Eric Wallace, owner of Left Hand Brewery in Longmont, Colo., testified that the state’s liquor regulations have helped spawn Colorado’s 114 craft breweries.

“For us this is something worth fighting for,” said Wallace, who fears his product would be overlooked by convenience stores.

Larson said those fears are unwarranted. He said convenience storeowners sent letters to liquor stores and the Colorado Licensed Beverage Association swearing they would designate 25-50 percent of their cooler space to craft brewers.

A bi-partisan vote killed the bill for various reasons.

Rep. Ellen Roberts, R-Durango, said the bill would hurt Colorado’s craft brewers and liquor stores.

“This bill makes me feel like a lab rat in a maze where we keep being confronted with these choices,” Roberts said. “All it shows me is the level of government interference with small business.”

Rep. Jeannie Labuda, D-Denver, said the fiscal note claiming to generate nearly $1 million was wrong. She said the fiscal impact would be a wash as some businesses pay for new licenses and others go out of business.

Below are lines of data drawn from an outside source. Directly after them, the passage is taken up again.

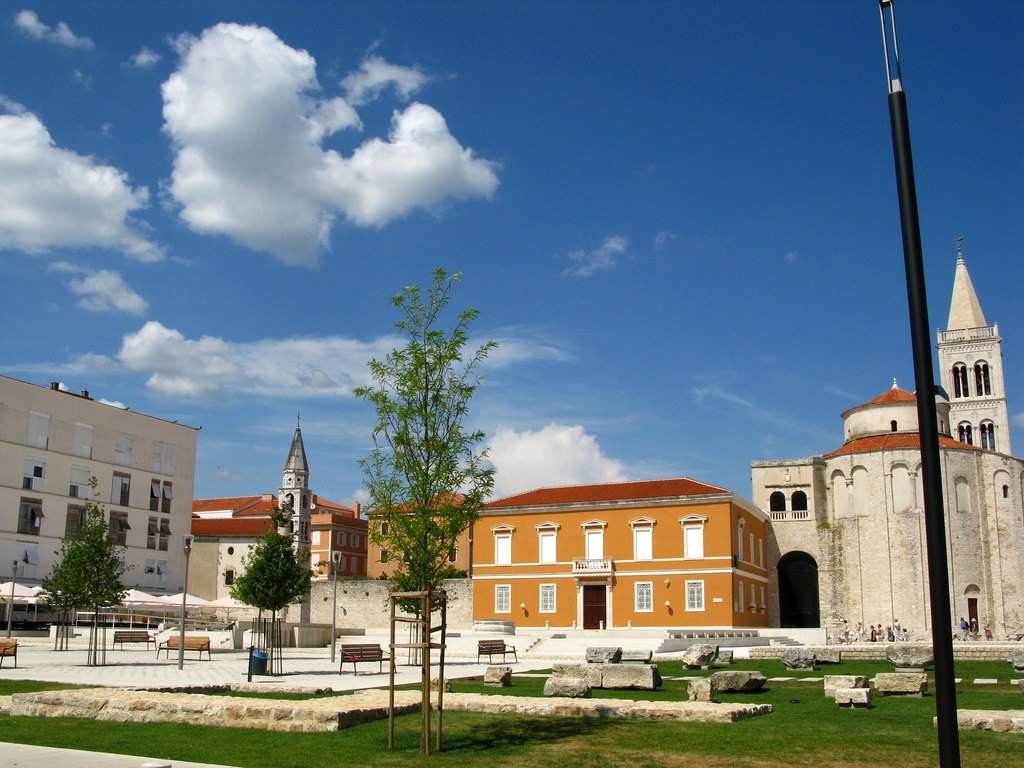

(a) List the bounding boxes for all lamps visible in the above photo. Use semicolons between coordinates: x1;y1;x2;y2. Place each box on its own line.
521;603;526;609
665;601;671;607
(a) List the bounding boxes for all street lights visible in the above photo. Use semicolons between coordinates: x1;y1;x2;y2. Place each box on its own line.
331;551;343;663
7;559;19;639
177;533;195;671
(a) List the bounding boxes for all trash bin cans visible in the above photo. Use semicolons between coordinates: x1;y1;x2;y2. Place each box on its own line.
252;651;268;675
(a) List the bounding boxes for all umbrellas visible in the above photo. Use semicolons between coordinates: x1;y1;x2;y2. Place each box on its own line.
0;581;252;629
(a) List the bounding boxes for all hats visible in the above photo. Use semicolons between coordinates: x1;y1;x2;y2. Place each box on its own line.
971;618;976;622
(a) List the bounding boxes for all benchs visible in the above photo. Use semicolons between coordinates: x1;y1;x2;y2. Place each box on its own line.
113;631;158;651
0;637;19;668
339;644;397;676
156;636;211;661
477;639;518;666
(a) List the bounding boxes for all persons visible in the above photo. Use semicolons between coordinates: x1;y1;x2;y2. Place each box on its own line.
960;617;991;641
843;618;909;645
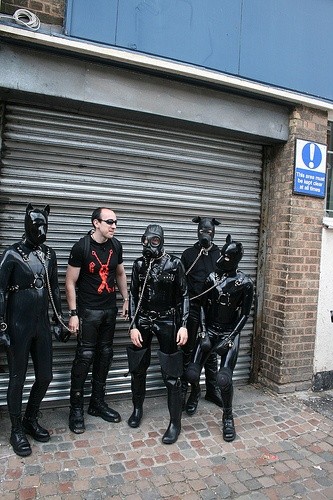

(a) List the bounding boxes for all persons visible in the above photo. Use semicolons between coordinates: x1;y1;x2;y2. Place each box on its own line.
182;234;253;442
65;207;130;434
125;225;189;444
0;201;67;457
178;216;224;408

Rep. John Kefalas, D-Fort Collins, said he is worried about potentially doubling the number of outlets in the state selling beer. He said underage drinking would increase proportionally with these new outlets.

Larson said lawmakers succumbed to liquor store complaints and unwarranted craft brewery fears.

“The liquor stores were willing to throw anything up on the walls to see if it stuck,” said Larson. “In these committee hearings you can pedal anything that you think will stick, because witnesses are not sworn in.”

James Won, owner of Pour Boy Liquors in Lakewood, said he was pleasantly surprised at the committee’s decision, but doesn’t think the fight is over.

“I’m always worried it will keep coming back,” said Won. “Hopefully now they’ve learned their lesson.”

The fight is far from over. Another bill proposing that grocery stores would have the ability to buy the liquor license from nearby liquor stores will be heard in committee next month. And a ballot initiative allowing grocery and convenience stores to sell wine and full-strength beer has also been filed.

“If it takes an initiative because the Legislature is blind or weak to screaming liquor stores calls then I guess we will be forced in that direction,” said Larson.

Larson said Colorado’s consumers are losing because liquor stores have a monopoly over full-strength beer sales. He said Colorado is atypical with 44 other states allowing convenience stores to sell full-strength beer.

“I don’t know any other thing that we could have done,” said Larson. “The one place where we failed was spending the dollars necessary to get the consumers to start calling and screaming because the Legislature completely ignored them.”

Democratic Representatives Debbie Benefield, Jerry Frangas, Daniel Kagan, John Kefalas and Jeanne Labuda and Republicans Brian DelGrosso, Ellen Roberts and Ken Summers voted against HB 1186.